Imaginar como será o futuro do maior depósito de lixo da capital federal ainda inquieta especialistas e brasilienses. Imponente e a apenas 15 quilômetros do Congresso Nacional, as enormes montanhas de resíduos não param de crescer. Os riscos são tantos, que ameaçam um dos principais cartões postais de Brasília, o Lago Paranoá.

O depósito está situado no divisor de duas bacias que desaguam no Paranoá: o córrego do Acampamento, no Lago Norte, e Cabeceira do Valo, no Lago Sul. O chorume penetra no solo e atinge o lençol freático. “Há estudos mostrando que a contaminação subterrânea se iniciou há algum tempo, de forma incipiente, mas deve se agravar ao longo dos anos” explica Sérgio Koide, engenheiro civil e doutor em recursos hídricos. O mesmo acontece com o Parque Nacional, que faz divisa com o Lixão.


Para o educador ambiental Luiz Rios, a situação pode se agravar nos próximos 30 anos e pode comprometer o projeto da Companhia de Saneamento Ambiental do Distrito Federal (Caesb) de captação de água para abastecimento. “Se o Lixão continuar da maneira que está, no futuro, esta água se tornará imprópria para consumo ou para fins agropecuários, como fazem pequenos produtores da Estrutural, devido ao alto grau de matéria orgânica e metais pesados”, disse. “A contaminação atinge, principalmente, as crianças e causam doenças de pele, verminoses e diarreia, podendo levar à morte”, completou o especialista.

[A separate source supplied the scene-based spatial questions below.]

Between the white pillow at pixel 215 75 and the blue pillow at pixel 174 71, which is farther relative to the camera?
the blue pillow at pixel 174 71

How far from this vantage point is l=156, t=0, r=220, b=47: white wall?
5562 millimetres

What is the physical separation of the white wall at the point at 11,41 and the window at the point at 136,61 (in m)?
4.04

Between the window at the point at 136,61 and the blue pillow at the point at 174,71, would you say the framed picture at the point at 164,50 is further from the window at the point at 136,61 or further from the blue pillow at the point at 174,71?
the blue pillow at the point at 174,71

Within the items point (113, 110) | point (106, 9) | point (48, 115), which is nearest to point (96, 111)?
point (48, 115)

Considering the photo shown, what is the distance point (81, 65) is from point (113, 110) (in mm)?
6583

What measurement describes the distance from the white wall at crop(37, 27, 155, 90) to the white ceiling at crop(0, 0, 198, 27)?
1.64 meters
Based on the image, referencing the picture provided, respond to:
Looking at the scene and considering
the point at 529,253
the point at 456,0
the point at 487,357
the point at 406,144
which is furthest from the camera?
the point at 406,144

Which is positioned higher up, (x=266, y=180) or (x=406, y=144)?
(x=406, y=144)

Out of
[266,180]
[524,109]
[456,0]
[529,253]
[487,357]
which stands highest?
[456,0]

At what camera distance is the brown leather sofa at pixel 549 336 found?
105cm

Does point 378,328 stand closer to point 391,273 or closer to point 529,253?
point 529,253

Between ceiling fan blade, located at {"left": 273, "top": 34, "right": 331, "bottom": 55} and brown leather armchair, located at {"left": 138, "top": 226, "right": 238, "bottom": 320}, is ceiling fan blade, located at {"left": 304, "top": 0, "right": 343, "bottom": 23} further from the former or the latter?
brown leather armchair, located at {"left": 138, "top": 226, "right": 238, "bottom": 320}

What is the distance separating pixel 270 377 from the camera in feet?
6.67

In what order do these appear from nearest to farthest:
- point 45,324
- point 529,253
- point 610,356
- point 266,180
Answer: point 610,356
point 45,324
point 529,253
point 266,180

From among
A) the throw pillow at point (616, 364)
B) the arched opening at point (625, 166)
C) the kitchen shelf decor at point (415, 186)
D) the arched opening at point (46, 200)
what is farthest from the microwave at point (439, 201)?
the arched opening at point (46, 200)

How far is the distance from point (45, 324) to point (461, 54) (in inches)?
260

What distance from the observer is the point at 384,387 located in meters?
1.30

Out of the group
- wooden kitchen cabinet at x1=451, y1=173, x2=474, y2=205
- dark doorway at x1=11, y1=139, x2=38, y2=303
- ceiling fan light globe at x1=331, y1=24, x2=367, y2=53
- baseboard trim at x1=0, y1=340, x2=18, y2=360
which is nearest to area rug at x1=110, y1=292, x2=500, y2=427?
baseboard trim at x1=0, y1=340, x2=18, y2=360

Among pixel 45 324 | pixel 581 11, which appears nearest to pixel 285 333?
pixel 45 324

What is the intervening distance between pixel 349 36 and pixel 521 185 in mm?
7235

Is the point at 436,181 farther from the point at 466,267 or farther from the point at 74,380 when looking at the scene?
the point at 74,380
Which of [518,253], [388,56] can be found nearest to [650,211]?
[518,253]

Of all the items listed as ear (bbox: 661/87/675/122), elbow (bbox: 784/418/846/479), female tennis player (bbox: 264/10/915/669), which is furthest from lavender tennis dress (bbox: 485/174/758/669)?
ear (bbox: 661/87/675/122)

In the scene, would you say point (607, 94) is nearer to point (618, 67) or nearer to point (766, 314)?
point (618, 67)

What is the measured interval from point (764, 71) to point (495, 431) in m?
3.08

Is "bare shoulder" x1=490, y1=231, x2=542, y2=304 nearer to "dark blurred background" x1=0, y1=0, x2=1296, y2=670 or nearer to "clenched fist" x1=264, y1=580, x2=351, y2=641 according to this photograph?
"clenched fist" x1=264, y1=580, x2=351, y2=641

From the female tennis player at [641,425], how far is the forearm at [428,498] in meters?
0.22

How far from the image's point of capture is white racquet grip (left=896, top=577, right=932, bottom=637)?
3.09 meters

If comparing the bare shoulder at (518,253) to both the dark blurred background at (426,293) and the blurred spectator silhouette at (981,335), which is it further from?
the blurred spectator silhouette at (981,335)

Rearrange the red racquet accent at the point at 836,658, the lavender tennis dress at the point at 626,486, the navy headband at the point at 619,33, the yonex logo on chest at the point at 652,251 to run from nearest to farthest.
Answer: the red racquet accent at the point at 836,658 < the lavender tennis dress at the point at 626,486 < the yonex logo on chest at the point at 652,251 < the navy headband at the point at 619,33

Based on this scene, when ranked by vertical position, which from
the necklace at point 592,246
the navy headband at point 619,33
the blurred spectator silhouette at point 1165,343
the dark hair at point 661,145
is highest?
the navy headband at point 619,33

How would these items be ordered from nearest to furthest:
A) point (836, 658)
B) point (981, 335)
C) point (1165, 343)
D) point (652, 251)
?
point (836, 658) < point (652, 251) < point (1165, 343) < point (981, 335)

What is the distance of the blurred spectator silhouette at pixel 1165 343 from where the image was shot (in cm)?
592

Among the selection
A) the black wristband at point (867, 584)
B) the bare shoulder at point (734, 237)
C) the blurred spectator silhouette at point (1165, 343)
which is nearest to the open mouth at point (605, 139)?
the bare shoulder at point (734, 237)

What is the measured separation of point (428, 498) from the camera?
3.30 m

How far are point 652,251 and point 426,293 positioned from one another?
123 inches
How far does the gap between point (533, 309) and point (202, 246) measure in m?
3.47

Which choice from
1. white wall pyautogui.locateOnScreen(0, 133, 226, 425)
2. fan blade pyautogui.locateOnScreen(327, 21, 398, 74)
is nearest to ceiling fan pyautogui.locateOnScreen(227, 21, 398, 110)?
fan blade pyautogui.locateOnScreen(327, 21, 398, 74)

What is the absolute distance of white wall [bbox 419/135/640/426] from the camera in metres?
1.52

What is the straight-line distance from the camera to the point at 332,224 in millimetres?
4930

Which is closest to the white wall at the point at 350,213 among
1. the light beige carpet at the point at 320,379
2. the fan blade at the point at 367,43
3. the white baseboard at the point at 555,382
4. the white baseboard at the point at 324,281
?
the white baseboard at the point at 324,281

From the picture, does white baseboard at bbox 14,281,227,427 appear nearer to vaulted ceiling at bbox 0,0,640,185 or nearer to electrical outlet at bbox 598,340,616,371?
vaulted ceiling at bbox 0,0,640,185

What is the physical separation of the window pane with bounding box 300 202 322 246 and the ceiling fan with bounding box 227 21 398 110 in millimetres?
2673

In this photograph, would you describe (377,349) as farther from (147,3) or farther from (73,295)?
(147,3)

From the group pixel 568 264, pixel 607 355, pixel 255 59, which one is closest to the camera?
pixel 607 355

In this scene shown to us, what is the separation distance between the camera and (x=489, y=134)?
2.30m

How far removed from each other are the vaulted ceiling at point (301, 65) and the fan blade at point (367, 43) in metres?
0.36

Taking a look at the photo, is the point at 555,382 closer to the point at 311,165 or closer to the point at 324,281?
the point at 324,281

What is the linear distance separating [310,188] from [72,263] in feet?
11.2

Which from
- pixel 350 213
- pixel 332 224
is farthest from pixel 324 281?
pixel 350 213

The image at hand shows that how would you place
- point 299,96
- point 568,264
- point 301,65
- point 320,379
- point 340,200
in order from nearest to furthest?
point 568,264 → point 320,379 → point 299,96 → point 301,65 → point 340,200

Atualmente, a Caesb a monitora os pontos de lançamento de esgotos clandestinos e outras possíveis fontes de contaminação. O órgão nega que o lençol freático da região esteja contaminado. A licença prévia para captação de água no lago foi publicada no Diário Oficial do Distrito Federal no dia 5 de março de 2013. Agora, a Caesb busca recursos junto ao governo federal para iniciar as obras. Segundo a Companhia, estão previstos investimentos de aproximadamente R$ 460 milhões. 


De acordo com o presidente da Caesb, Oto Guimarães, o Sistema Paranoá será importante para completar o abastecimento de cidades da região leste do Distrito Federal, atendendo aos novos núcleos habitacionais em processo de consolidação em São Sebastião, Paranoá e Sobradinho I e II. “Ele vai permitir ainda a geração de excedentes para aumentar a disponibilidade hídrica em Planaltina, Brasília e Lago Norte”, acrescenta Oto.